Michael Burgess is the football and rugby league writer for the Herald on Sunday.

NRL: Homeward bound Kiwi certain he can adapt

Thomas Leuluai has forged a strong reputation. Photo / Getty Images
Thomas Leuluai has forged a strong reputation. Photo / Getty Images

As the Warriors reassemble next week, Thomas Leuluai will be more nervous than most.

Leuluai admits he is a little apprehensive about meeting new coach Matthew Elliott, on top of his return to the NRL for the first time since 2004.

The Wigan star was Brian McClennan's first acquisition as Warriors coach but, with McClennan gone, the half-cum-hooker has a new man to impress.

"It's weird in a way," Leuluai told the Herald on Sunday. "You are signed by someone and he is gone. It has happened [in England] before but it does make things uncertain. You wonder - 'what's his opinion of you, what does he see in you?'.

"But I can't wait to show what I can do and I hope the feeling is mutual."

It shouldn't take long for Elliott to be impressed. Leuluai seems to be just what the Warriors need; he is defensively tough, experienced, has a strong kicking game and scored 60 tries in 168 games in England.

He is used to playing a structured game, especially under Michael Maguire (the former Wigan coach now in charge at Souths). He might not be as quick as James Maloney but also won't miss as many tackles.

There will be sceptics but it is no coincidence Leuluai was in the starting 13 the last two times the Kiwis beat the Kangaroos and he is the most capped Kiwi among current players.

Leuluai made his debut (as the youngest ever Warrior) at the age of 18 in 2003. They were very different times. Daniel Anderson was the coach and celebrity boxing trainer Monty Betham the captain. Benji Marshall and Sonny Bill Williams were unknown youngsters while the only Warriors survivor from that time is Jerome Ropati. Leuluai left at the end of the 2004 season.

"In terms of me then and now it is worlds apart," says Leuluai. "I was only a baby back then. I can understand where people are coming from wondering about me. I know coming back to the NRL will be a massive challenge but that is why I am here. Anyway, there is pressure in everything that you do; I will need to adapt fast and am confident that I can."

Used both at hooker and in the halves at Wigan, Leuluai is expected to wear the number six jersey at the Warriors and is looking forward to building a partnership with Shaun Johnson.

"He is very talented and I'm confident I can help him develop his game," says Leuluai. "I think he has only scratched the surface of what he is capable of."
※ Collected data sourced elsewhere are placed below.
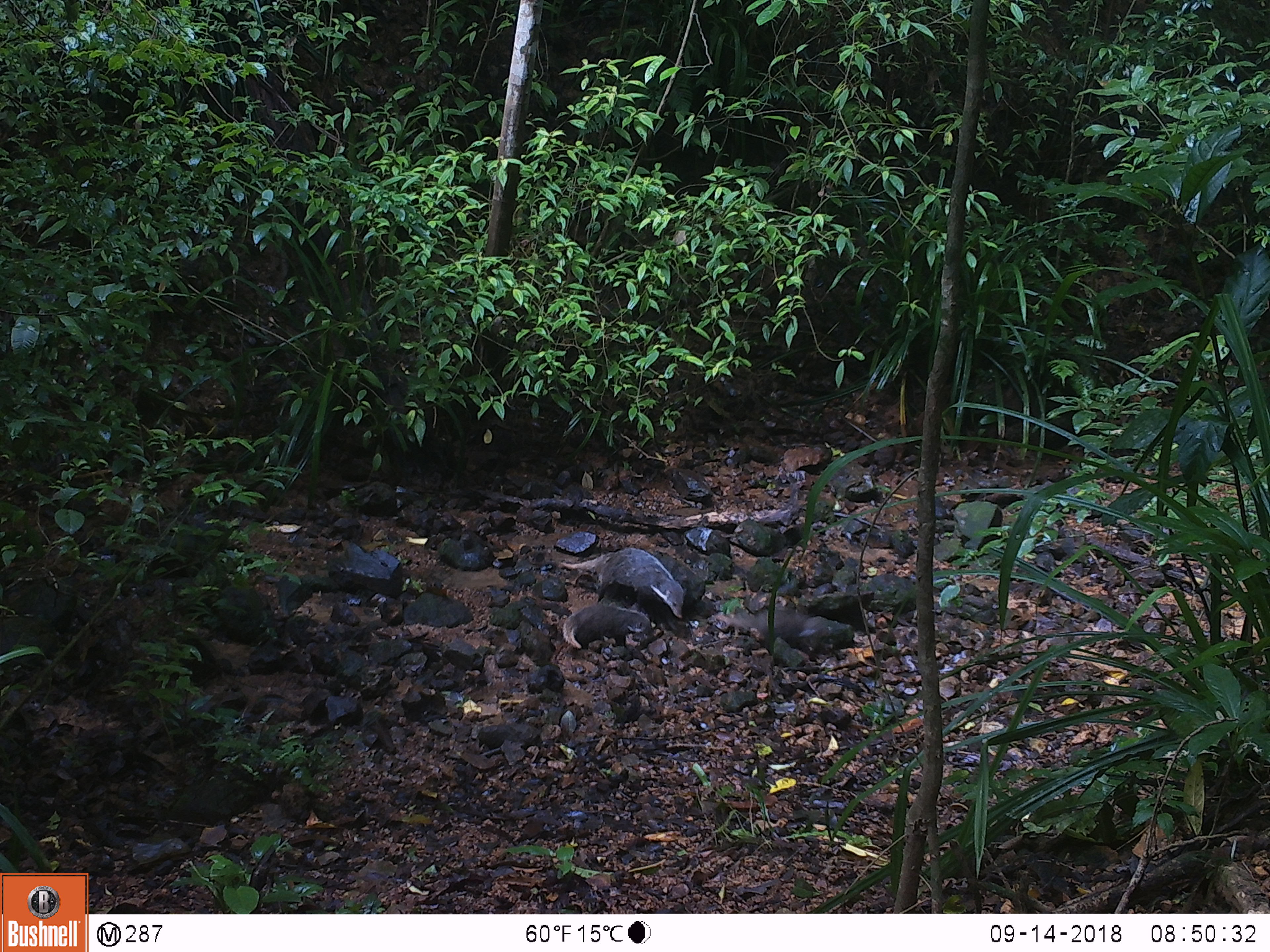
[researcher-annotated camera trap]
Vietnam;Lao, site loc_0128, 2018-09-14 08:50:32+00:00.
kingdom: Animalia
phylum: Chordata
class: Mammalia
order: Carnivora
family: Herpestidae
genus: Urva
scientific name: Urva urva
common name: crab-eating mongoose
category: crab eating mongoose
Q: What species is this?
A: Crab eating mongoose (crab-eating mongoose) (Urva urva).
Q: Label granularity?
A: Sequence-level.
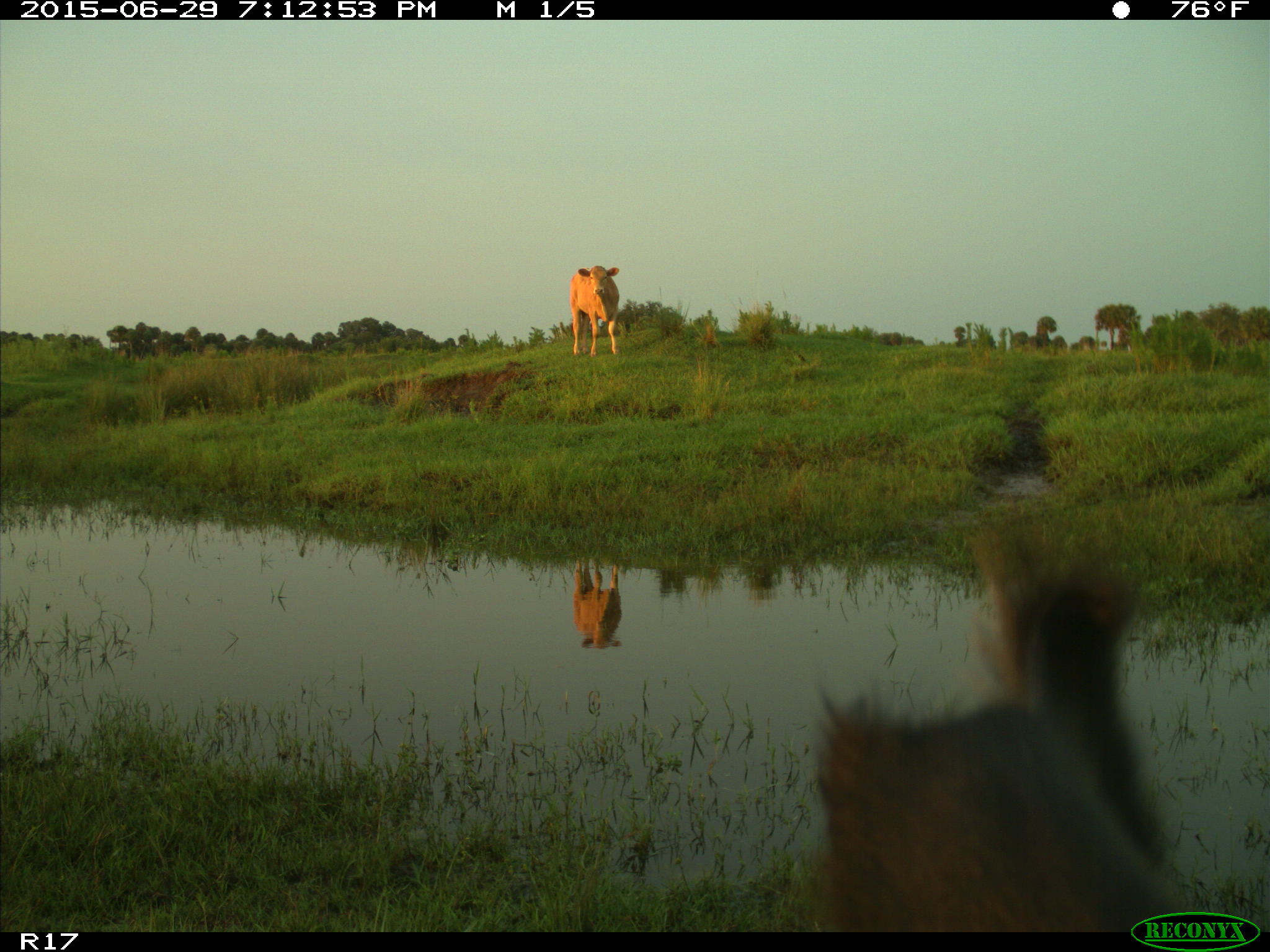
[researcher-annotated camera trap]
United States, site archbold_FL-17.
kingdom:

Leuluai leaves for New Zealand today, and admits it is a strange feeling:"I'm coming home but it also feels like I am leaving home in a way.

"It wasn't an easy decision to make but it was about being closer to family and taking the next challenge in my career."

He has been a popular player at Central Park where fans have admired his durability, toughness and skill. His favourite memory is the 2011 Challenge Cup final, where he scored the match-sealing try with three minutes on the clock.

"It was Wigan's first time in 11 years and it was a hard road to get there," remembers Leuluai. "The week and the match was incredible and even guys like Ryan Hoffman and Jeff Lima [who had won NRL grand finals] were blown away."

He says he is fully recovered from the ankle injury which blighted his final Super League campaign and is anticipating a tough next few weeks.

"I'm guessing it will be a hard pre-season from all reports but it needs to be," says Leuluai. "You have to be fit to play this game - there is no issue there."